A TaskScheduler that Limits the Number of Threads

I created an application which uses a Parallel.For loop to create some data and another Parallel.For loop to make comparisons in the data set. This process is repeated a hundred times, with each iteration having a slightly bigger data set. The data is small enough that it is contained in memory and each piece of datum is independent of the others. The problem being solved is very comparable to a matrix multiplication.

I used the Concurrency Visualizer to profile the application on my quad core workstation and was not surprised when it had more than 80% CPU utilization. Though, I was a little surprised when I looked at the Threads View and saw how many threads the ThreadPool created. I expected it to create roughly four threads since the only calls to the ThreadPool would have been through the Parallel.For’s and there are four logical cores in the computer. 

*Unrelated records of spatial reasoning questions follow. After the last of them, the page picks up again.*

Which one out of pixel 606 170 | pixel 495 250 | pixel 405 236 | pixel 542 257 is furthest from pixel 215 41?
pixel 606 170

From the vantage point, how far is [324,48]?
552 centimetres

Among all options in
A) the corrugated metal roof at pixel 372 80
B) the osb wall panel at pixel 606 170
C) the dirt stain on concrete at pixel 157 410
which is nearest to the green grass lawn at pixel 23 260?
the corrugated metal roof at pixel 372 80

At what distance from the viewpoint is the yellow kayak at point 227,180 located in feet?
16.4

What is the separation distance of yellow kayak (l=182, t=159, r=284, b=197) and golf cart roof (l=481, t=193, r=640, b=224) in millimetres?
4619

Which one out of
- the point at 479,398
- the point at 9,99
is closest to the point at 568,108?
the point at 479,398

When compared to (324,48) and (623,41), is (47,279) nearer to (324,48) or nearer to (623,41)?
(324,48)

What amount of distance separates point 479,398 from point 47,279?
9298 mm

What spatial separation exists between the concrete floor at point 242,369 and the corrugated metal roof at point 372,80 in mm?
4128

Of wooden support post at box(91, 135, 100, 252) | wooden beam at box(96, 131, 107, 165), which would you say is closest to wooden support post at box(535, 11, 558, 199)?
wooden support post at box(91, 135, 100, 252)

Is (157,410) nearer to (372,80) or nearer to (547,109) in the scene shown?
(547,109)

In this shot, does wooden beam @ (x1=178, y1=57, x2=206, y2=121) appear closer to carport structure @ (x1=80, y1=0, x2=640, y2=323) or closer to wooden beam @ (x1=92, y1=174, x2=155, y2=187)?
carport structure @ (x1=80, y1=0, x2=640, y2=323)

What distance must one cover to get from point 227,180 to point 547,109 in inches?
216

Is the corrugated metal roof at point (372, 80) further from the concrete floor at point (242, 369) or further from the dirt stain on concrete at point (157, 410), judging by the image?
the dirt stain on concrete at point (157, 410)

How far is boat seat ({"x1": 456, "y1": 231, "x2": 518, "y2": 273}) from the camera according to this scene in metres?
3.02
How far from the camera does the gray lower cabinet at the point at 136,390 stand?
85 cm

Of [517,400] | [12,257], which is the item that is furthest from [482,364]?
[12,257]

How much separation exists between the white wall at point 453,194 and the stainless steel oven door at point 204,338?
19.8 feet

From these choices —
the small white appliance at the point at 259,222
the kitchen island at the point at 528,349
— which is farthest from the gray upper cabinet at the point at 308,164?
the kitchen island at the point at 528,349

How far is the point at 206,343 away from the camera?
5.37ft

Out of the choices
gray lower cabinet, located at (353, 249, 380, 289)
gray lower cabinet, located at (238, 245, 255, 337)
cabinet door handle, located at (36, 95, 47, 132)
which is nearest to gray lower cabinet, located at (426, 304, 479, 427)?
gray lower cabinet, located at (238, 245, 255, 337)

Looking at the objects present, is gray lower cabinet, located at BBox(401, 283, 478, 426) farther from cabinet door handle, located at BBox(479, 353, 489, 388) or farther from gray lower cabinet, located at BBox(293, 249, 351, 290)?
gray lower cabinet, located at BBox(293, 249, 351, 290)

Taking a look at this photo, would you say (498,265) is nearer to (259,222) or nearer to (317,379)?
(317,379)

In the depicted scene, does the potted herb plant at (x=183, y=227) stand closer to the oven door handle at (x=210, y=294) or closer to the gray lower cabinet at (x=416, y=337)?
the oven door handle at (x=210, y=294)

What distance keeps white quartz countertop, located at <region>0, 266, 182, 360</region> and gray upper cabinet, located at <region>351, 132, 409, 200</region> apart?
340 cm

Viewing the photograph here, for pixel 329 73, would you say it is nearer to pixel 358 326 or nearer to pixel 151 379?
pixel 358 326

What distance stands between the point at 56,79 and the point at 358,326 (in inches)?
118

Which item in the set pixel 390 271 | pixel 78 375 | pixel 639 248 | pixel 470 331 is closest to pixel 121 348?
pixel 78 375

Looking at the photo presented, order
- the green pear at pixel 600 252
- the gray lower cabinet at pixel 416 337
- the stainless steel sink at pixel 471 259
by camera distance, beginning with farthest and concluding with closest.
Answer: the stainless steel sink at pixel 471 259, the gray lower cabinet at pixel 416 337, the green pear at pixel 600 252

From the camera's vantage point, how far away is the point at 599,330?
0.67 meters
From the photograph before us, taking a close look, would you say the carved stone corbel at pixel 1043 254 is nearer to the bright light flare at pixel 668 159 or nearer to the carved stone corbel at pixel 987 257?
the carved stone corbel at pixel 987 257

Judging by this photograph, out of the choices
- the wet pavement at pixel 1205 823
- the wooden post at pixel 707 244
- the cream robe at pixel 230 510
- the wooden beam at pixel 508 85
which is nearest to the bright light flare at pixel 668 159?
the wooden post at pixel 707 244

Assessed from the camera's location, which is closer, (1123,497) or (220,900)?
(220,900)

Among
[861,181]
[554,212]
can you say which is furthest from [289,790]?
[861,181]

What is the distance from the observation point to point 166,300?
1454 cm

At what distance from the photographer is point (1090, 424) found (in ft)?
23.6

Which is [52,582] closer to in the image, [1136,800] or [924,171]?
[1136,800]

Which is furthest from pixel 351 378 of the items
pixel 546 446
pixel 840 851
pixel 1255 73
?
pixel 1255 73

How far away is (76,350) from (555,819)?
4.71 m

 Work does get assigned to each of the thread pool threads, but I felt that creating so many threads for this type of a problem could be less than ideal. If there’s only ever work for four threads to do at a time, why have more? Reading How to: Create a Task Scheduler That Limits the Degree of Concurrency, I used the provided LimitedConcurrencyLevelTaskScheduler class to see if the application would use less threads, and run faster as well. It resulted in a profile of:

Using the LimitedConcurrencyLevelTaskScheduler with a MaxDegreeOfParallelism of Environment.ProcessorCount resulted in a faster application. It looks like the wall time of the application is two seconds faster than the default scheduler. The main thread does not appear to have been used in the comparison computations, but there definitely is a reduction in the number of threads created. As a consequence of creating fewer threads, less time was spent in Preemption and on average, a greater percentage time was spent in Execution (i.e. 43% vs. 26%). I was hoping that with the limited concurrency, only four threads would’ve been created, but there were seven.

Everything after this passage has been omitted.